使用 Transformers 進行推理

import math
import numpy as np
import torch
import torchvision.transforms as T
from decord import VideoReader, cpu
from PIL import Image
from torchvision.transforms.functional import InterpolationMode
from transformers import AutoModel, AutoTokenizer

IMAGENET_MEAN = (0.485, 0.456, 0.406)
IMAGENET_STD = (0.229, 0.224, 0.225)

def build_transform(input_size):
    MEAN, STD = IMAGENET_MEAN, IMAGENET_STD
    transform = T.Compose([
        T.Lambda(lambda img: img.convert('RGB') if img.mode != 'RGB' else img),
        T.Resize((input_size, input_size), interpolation=InterpolationMode.BICUBIC),
        T.ToTensor(),
        T.Normalize(mean=MEAN, std=STD)
    ])
    return transform

def find_closest_aspect_ratio(aspect_ratio, target_ratios, width, height, image_size):
    best_ratio_diff = float('inf')
    best_ratio = (1, 1)
    area = width * height
    for ratio in target_ratios:
        target_aspect_ratio = ratio[0] / ratio[1]
        ratio_diff = abs(aspect_ratio - target_aspect_ratio)
        if ratio_diff < best_ratio_diff:
            best_ratio_diff = ratio_diff
            best_ratio = ratio
        elif ratio_diff == best_ratio_diff:
            if area > 0.5 * image_size * image_size * ratio[0] * ratio[1]:
                best_ratio = ratio
    return best_ratio

def dynamic_preprocess(image, min_num=1, max_num=12, image_size=448, use_thumbnail=False):
    orig_width, orig_height = image.size
    aspect_ratio = orig_width / orig_height

    # calculate the existing image aspect ratio
    target_ratios = set(
        (i, j) for n in range(min_num, max_num + 1) for i in range(1, n + 1) for j in range(1, n + 1) if
        i * j <= max_num and i * j >= min_num)
    target_ratios = sorted(target_ratios, key=lambda x: x[0] * x[1])

    # find the closest aspect ratio to the target
    target_aspect_ratio = find_closest_aspect_ratio(
        aspect_ratio, target_ratios, orig_width, orig_height, image_size)
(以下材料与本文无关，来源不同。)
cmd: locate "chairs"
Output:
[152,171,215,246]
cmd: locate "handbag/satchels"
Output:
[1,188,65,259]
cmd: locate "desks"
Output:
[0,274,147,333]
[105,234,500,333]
    # calculate the target width and height
    target_width = image_size * target_aspect_ratio[0]
    target_height = image_size * target_aspect_ratio[1]
    blocks = target_aspect_ratio[0] * target_aspect_ratio[1]

    # resize the image
    resized_img = image.resize((target_width, target_height))
    processed_images = []
    for i in range(blocks):
        box = (
            (i % (target_width // image_size)) * image_size,
            (i // (target_width // image_size)) * image_size,
            ((i % (target_width // image_size)) + 1) * image_size,
            ((i // (target_width // image_size)) + 1) * image_size
        )
        # split the image
        split_img = resized_img.crop(box)
        processed_images.append(split_img)
    assert len(processed_images) == blocks
    if use_thumbnail and len(processed_images) != 1:
        thumbnail_img = image.resize((image_size, image_size))
        processed_images.append(thumbnail_img)
    return processed_images

def load_image(image_file, input_size=448, max_num=12):
    image = Image.open(image_file).convert('RGB')
    transform = build_transform(input_size=input_size)
    images = dynamic_preprocess(image, image_size=input_size, use_thumbnail=True, max_num=max_num)
    pixel_values = [transform(image) for image in images]
    pixel_values = torch.stack(pixel_values)
    return pixel_values

def split_model(model_name):
    device_map = {}
    world_size = torch.cuda.device_count()
    config = AutoConfig.from_pretrained(model_path, trust_remote_code=True)
    num_layers = config.llm_config.num_hidden_layers
    # Since the first GPU will be used for ViT, treat it as half a GPU.
    num_layers_per_gpu = math.ceil(num_layers / (world_size - 0.5))
    num_layers_per_gpu = [num_layers_per_gpu] * world_size
    num_layers_per_gpu[0] = math.ceil(num_layers_per_gpu[0] * 0.5)
    layer_cnt = 0
    for i, num_layer in enumerate(num_layers_per_gpu):
        for j in range(num_layer):
            device_map[f'language_model.model.layers.{layer_cnt}'] = i
            layer_cnt += 1
    device_map['vision_model'] = 0
    device_map['mlp1'] = 0
    device_map['language_model.model.tok_embeddings'] = 0
    device_map['language_model.model.embed_tokens'] = 0
    device_map['language_model.output'] = 0
    device_map['language_model.model.norm'] = 0
    device_map['language_model.model.rotary_emb'] = 0
    device_map['language_model.lm_head'] = 0
    device_map[f'language_model.model.layers.{num_layers - 1}'] = 0

    return device_map

# If you set `load_in_8bit=True`, you will need two 80GB GPUs.
# If you set `load_in_8bit=False`, you will need at least three 80GB GPUs.
path = 'OpenGVLab/InternVL3-8B'
device_map = split_model('InternVL3-8B')
model = AutoModel.from_pretrained(
    path,
    torch_dtype=torch.bfloat16,
    load_in_8bit=False,
    low_cpu_mem_usage=True,
    use_flash_attn=True,
    trust_remote_code=True,
    device_map=device_map).eval()
tokenizer = AutoTokenizer.from_pretrained(path, trust_remote_code=True, use_fast=False)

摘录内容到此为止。